Among the lines listed below, count those that include the string "https", and state only the count.

Start of Record set

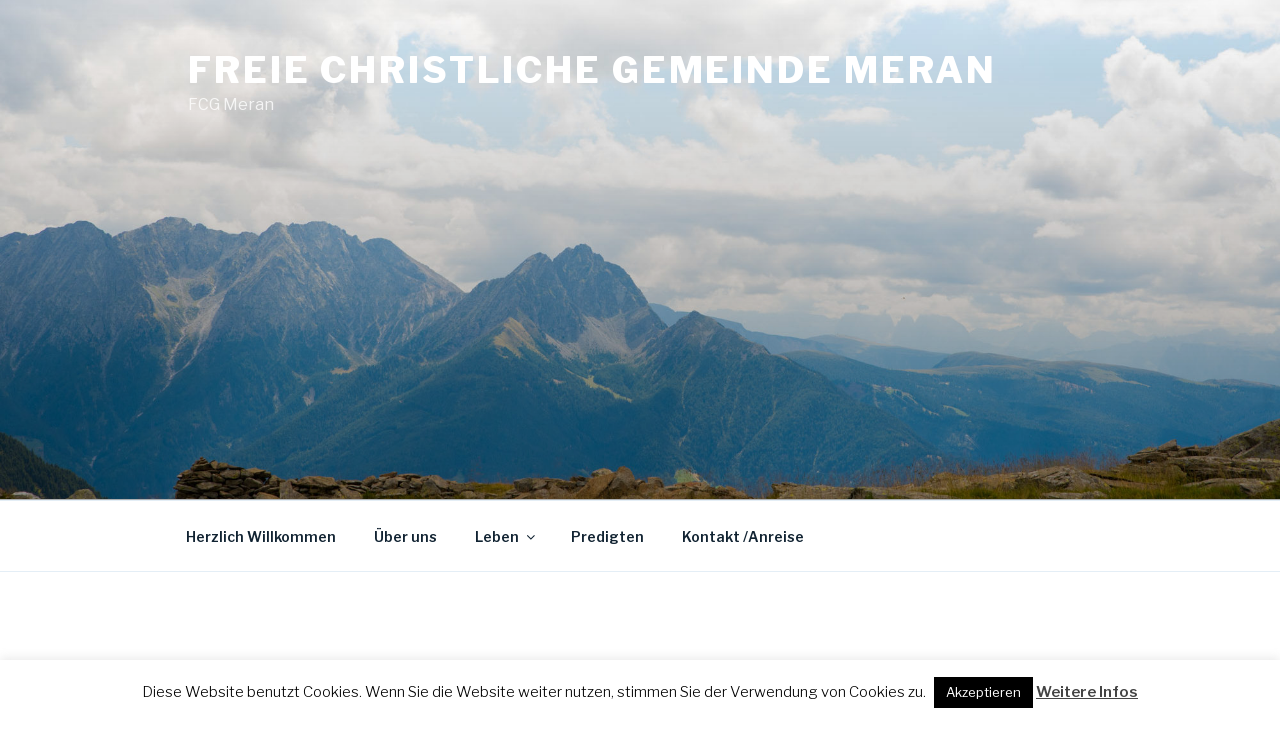

--- FILE ---
content_type: text/css
request_url: https://fcg-meran.com/wordpress/wp-content/themes/twentyseventeenchild/style.css?ver=6.1.9
body_size: 168
content:
/*
 Theme Name:   Twenty Seventeen Child
 Description:  Mein Child Theme
 Author:       Daniel
 Author URI:   https://fcg-meran.com
 Template:     twentyseventeen
 Version:      1.0
 Text Domain:  twenty-seventeen-child
*/


--- FILE ---
content_type: text/css
request_url: https://fcg-meran.com/wordpress/wp-content/themes/twentyseventeenchild/style.css?ver=20221101
body_size: 168
content:
/*
 Theme Name:   Twenty Seventeen Child
 Description:  Mein Child Theme
 Author:       Daniel
 Author URI:   https://fcg-meran.com
 Template:     twentyseventeen
 Version:      1.0
 Text Domain:  twenty-seventeen-child
*/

End of Record set

__Solved problem__:
4